4. Rate of Speech:The rate of speech can be assessed in various ways. The SLP will present verbal stimuli to the child and check if they can repeat them. Children with Apraxia tend to perform poorly when asked to alternate between slow and fast speech rates.
5. Production of consonants: Apraxia of speech can impair a child’s articulation at phoneme, syllable, word level, sentence, and conversational levels. Often children with Apraxia present with articulatory errors at the above levels. These include distortions, substitutions, omission, and addition of speech sound errors. The errors help determine the severity of Apraxia.
6. Vowel errors: Vowel errors can be a significant characteristic of Apraxia. Commonly occurring vowel errors are distortions and substitutions.
7. Consistency of errors and patterns: Errors, whether consonant-related or vowel-related, are commonly produced inconsistently in children with Apraxia. Children with Apraxia also have patterns of errors, i.e., trouble making lip movements, tongue movements, etc.
8. Multi-syllabic utterances: Many children with Apraxia have difficulty producing multi-syllabic utterances. As children with Apraxia speak longer utterances, the intelligibility of the speech reduces.
9. Spontaneous speech: Assessing spontaneous speech in children with Apraxia is important.

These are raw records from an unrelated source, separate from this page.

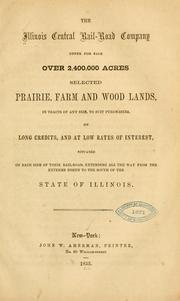 Cover of: The Illinois central rail-road company offer for sale over 2,400,000 acres selected prairie, farm and wood lands, in tracts of any size, to suit purchasers, on long credits ... situated on each side of their rail-road extending all the way from the extreme north to the south of the state of Illinois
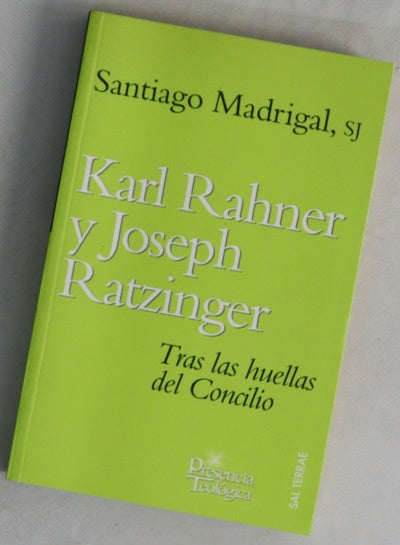 Karl Rahner y Joseph Ratzinger tras las huellas del Concilio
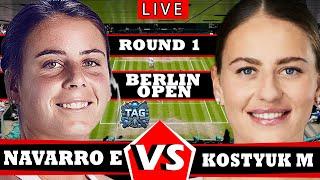 LIVE: Navarro E vs Kostyuk M|BERLIN Open 2025 | #frenchopen #Sinner #djokovic #Eala #wta #atp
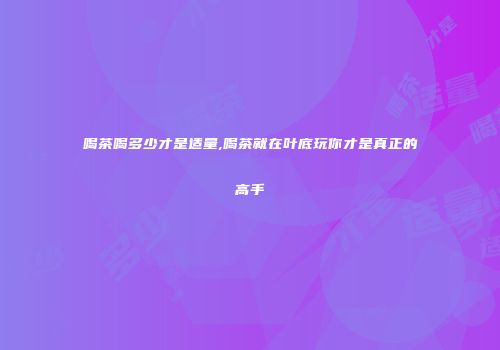 喝茶喝多少才是适量,喝茶就在叶底玩你才是真正的高手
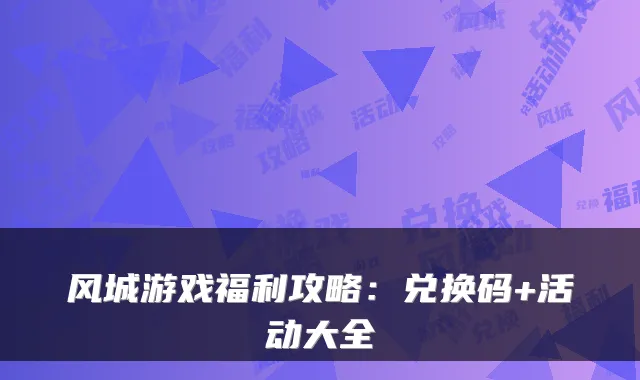 风城游戏福利攻略：兑换码+活动大全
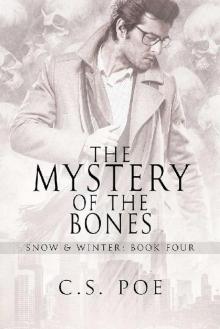 The Mystery of the Bones (Snow & Winter Book 4) Read online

Spontaneous speech is often found impaired. They use shorter phrases or sentences. Spontaneous speech is less complex, and children often resort to simple sentence productions. The clarity of spontaneous speech utterances is time and again found to be impaired in children with Apraxia. Since the context of spontaneous speech is not always known to the listener, it appears to be more affected than imitated speech.
10. Prosodic patterns: A common characteristic finding in children with Apraxia is the prosodic errors. They often have difficulty imitating the rate of speech, intonation patterns, and modifying the loudness at which they speak. Another difficulty that is commonly found is that these children place equal stress on each word. Thus, when equal stress is given to each word, it impairs the effects of co-articulation, and speech appears choppy.
Understanding the characteristics and differences of Apraxia of Speech can be quite challenging yet very important. While it can be difficult for your child to produce speech, it is very important to accept and work towards improving communication for them. The earlier the therapy is started, the better will be the prognosis of Apraxia. If you have any concerns about a child suspected of Apraxia of speech, please get in touch with a certified speech and language pathologist.